EXTRACTED TEXT |
I also lived in the Lower East Side projects of Manhattan after graduation: my grandpa had died, and there was an extra mattress in my grandmother’s room. I shared a bedroom with my grandma, and that was a very interesting experience. During Hurricane Sandy, we had to evacuate and she refused, and I remember being stuck for three days without heat, running water, and electricity. My grandma and I took turns peeing in an ice cream bucket. It was hilarious and gross. That’s how I left NYC in 2012, and then I came back in 2018 to promote the memoir.
I think NYC hates me unfortunately. In November 2018, when I went to promote my book, my Airbnb reservation had been cancelled last minute. My flight was delayed. I couldn’t find the radio station for my interview. There was a blizzard, so the reading got moved and no one came. I guess I would say that NYC taught me to be able to write anywhere, in any situation.
MB: That reminds me of the saying that went around our nonfiction program—and probably elsewhere in the writing industry—which was something like, “The more tortuous the life, the better the memoir.” Would you agree?
LW: Oh, my God! Yes! Most of the hard work, struggles and misfortunes made it into the memoir, and I think I will have enough to write another one when I turn seventy. A calm, happy, peaceful life is boring and no one wants to read about that. Then again, having too much excitement leads to insomnia, TMJ issues, bad posture, and wrinkles. You’ll have a great memoir but look like shit! This year was horrible in terms of aging. I went to Hong Kong in March and tried five different kinds of anti-wrinkle cream. I’ll let you know what works!
MB: Good Lord, you do not need to try any anti-wrinkle creams!

EXERCISE INSTRUCTIONS |
(1) In the interview, what went wrong during the November 2018 trip to New York to promote the book? List every mishap it names.
(2) Answer these questions about the interview:
(a) For how many days were the speaker and the grandmother stuck without heat, running water, and electricity during Hurricane Sandy?
(b) In what month and year did the speaker go to New York to promote the book?
(c) Where did the speaker go in March?
(3) Can you return the stretch of the interview from "MB: That reminds" through "any anti-wrinkle creams!", copied word for word?

DATA EXCERPT |
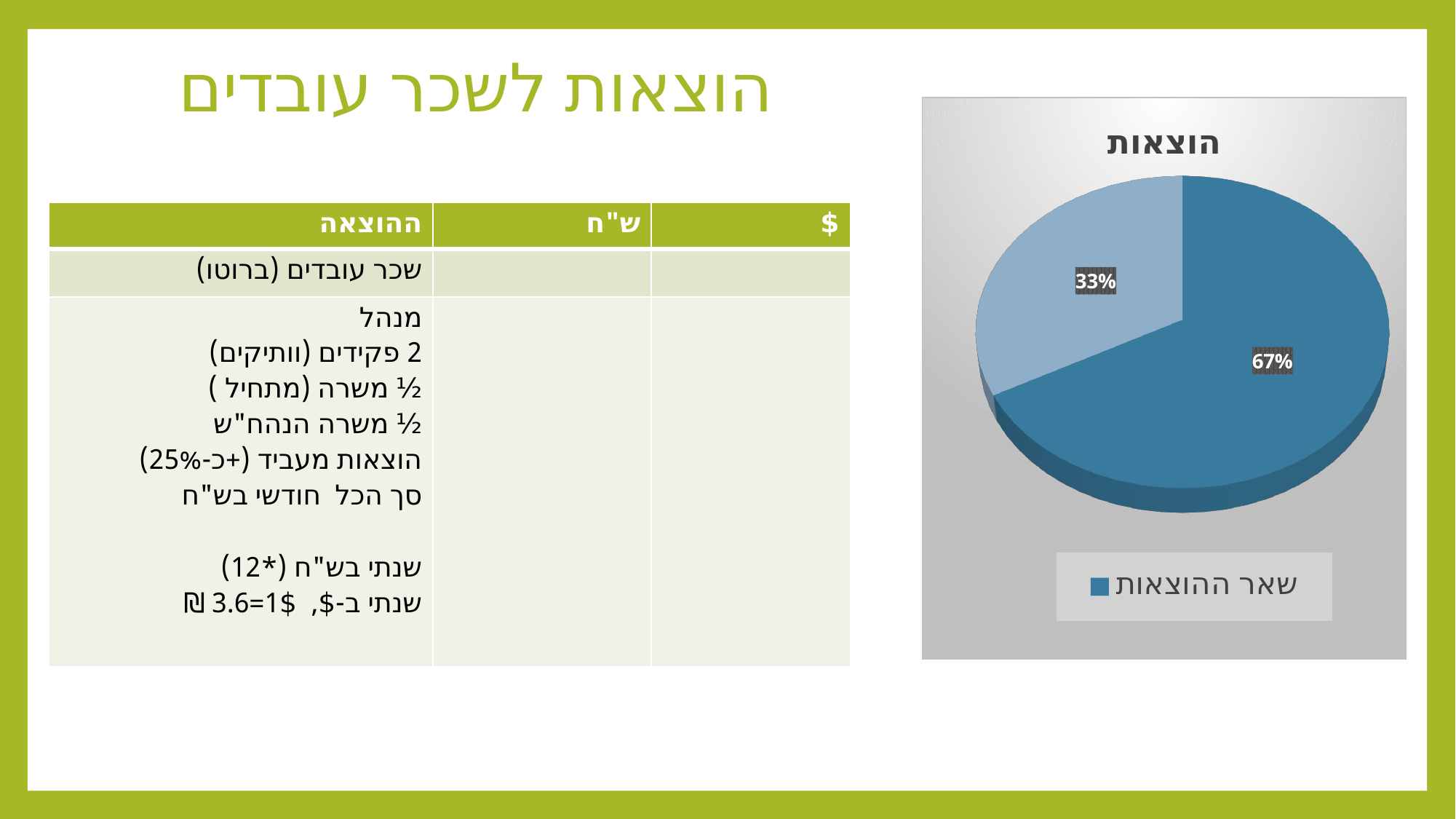
What is the legend entry shown below the pie chart? שאר ההוצאות Which slice is the smallest in the pie chart? the light blue slice (33%) How many slices does the pie chart have? 2 What kind of chart is shown on the slide? pie chart Which slice is the largest in the pie chart? שאר ההוצאות (67%) Which is larger: the dark blue slice or the light blue slice? the dark blue slice What is the difference in percentage points between the 67% slice and the 33% slice? 34 What percentage is shown on the light blue slice of the pie? 33% What share of the pie does the slice labelled שאר ההוצאות (dark blue) take? 67% How many entries does the chart's legend list? 1 What is the title of the chart? הוצאות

SOLUTIONS BELOW |
(1)
- The Airbnb reservation was cancelled at the last minute.
- The flight was delayed.
- The radio station for the interview couldn't be found.
- A blizzard caused the reading to be moved, and no one came.

(2)
(a) Three days
(b) November 2018
(c) Hong Kong

(3)
MB: That reminds me of the saying that went around our nonfiction program—and probably elsewhere in the writing industry—which was something like, “The more tortuous the life, the better the memoir.” Would you agree?
LW: Oh, my God! Yes! Most of the hard work, struggles and misfortunes made it into the memoir, and I think I will have enough to write another one when I turn seventy. A calm, happy, peaceful life is boring and no one wants to read about that. Then again, having too much excitement leads to insomnia, TMJ issues, bad posture, and wrinkles. You’ll have a great memoir but look like shit! This year was horrible in terms of aging. I went to Hong Kong in March and tried five different kinds of anti-wrinkle cream. I’ll let you know what works!
MB: Good Lord, you do not need to try any anti-wrinkle creams!